For our auditing activities, both financial audit and performance audit, it will be critical to build up or acquire expertise in digitalisation in order to conduct audits of high relevance. As government agencies develop their operations with digital tools, the Swedish NAO must also have employees who can define problems and ask the right questions regarding digital environments. Employees must also be able to carry out the audit itself. What happens, for example, when government agencies start using algorithms and artificial intelligence to a greater extent in decision-making? Questions may also concern agencies’ ability to use IT systems in tax collection and transfer systems or how transactions should be taxed on digital platforms, where central government has limited insight.
Basically, it means that the Swedish NAO must have expertise in digitalisation and data. The expertise must be broad and encompass more than technical skills, as digital maturity is as much an approach as the ability to use digital tools.
This is also important from the point of view of information security.

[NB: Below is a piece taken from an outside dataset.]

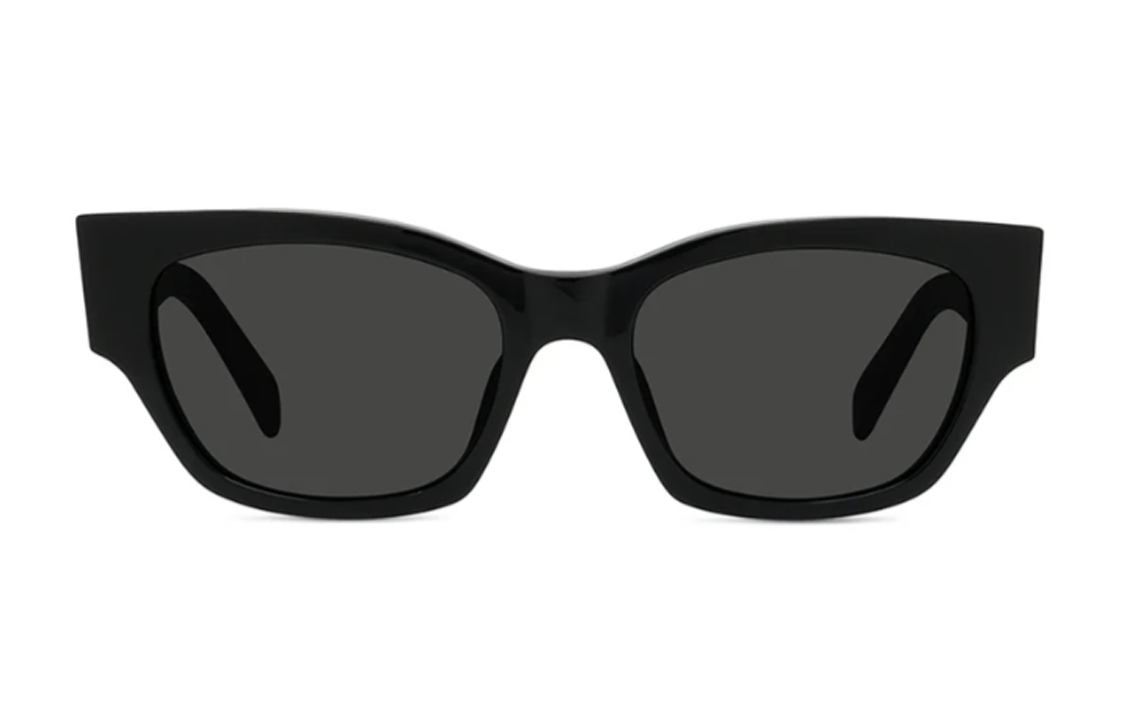 CELINE Monochroms 01 Sunglasses In Acetate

We see it as a challenge to continue to develop our understanding of risks associated with increased digitalisation. Data and information are valuable but at the same time sensitive assets, and the Swedish NAO is now developing its ability to move and store information securely, and to assure the quality of the information we send out and take in.
There are also risks that we will not be able to develop at the rate and in the way we wish. I am thinking chiefly of the European Court of Justice Schrems II judgment on the handling of personal data transferred to third countries and the use of US cloud services. The ruling raises many questions regarding our future development that we do not yet have answers to.

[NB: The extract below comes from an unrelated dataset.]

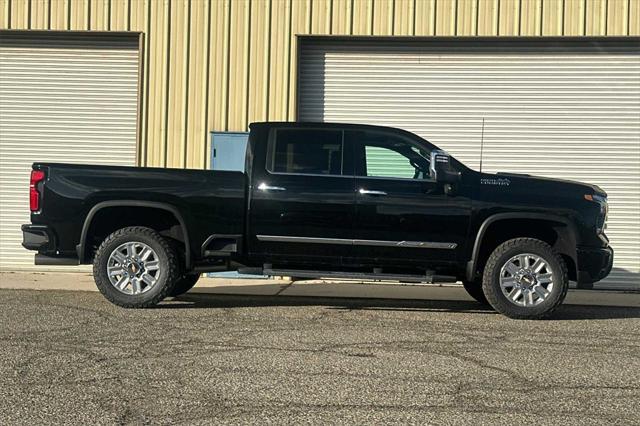 new 2025 Chevrolet Silverado 2500 car, priced at $88,675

Changes in managerial structures
In 2017, together with two colleagues, I was responsible for heading the Swedish NAO. We had clear directions from the Riksdag. Much of our task was to structure and organise the work, including strategic planning. Many procedures were non-existent and there was no clear direction for the operations. At the same time, the managerial structure of the Swedish NAO was under review. Fourteen years after its establishment, what had often been discussed came into being — the Swedish NAO was given an Auditor General and a Deputy Auditor General (DAG), appointed by the Riksdag in 2020.
The change means a model with one Auditor General instead of three, who independently decides on all audits, after consultation with the Deputy Auditor General. In fact, it provides completely different conditions for efficient planning of operations and simpler communication of both focus and outcome. Although one of the three auditors general was formally responsible for the administrative management of the organisation, much of the management took place collectively. This was often a strength but could cause a lack of clarity of leadership.
We have now worked for almost a year under the new model. We continue to shape the role of the Deputy Auditor General and there are probably further possibilities to also develop planning and governance. But we see that we are moving in the right direction towards what was the purpose of the change, also when it comes to strategic planning.
This article was first published on the 1/2021 issue of the ECA Journal. The contents of the interviews and the articles are the sole responsibility of the interviewees and authors and do not necessarily reflect the opinion of the European Court of Auditors.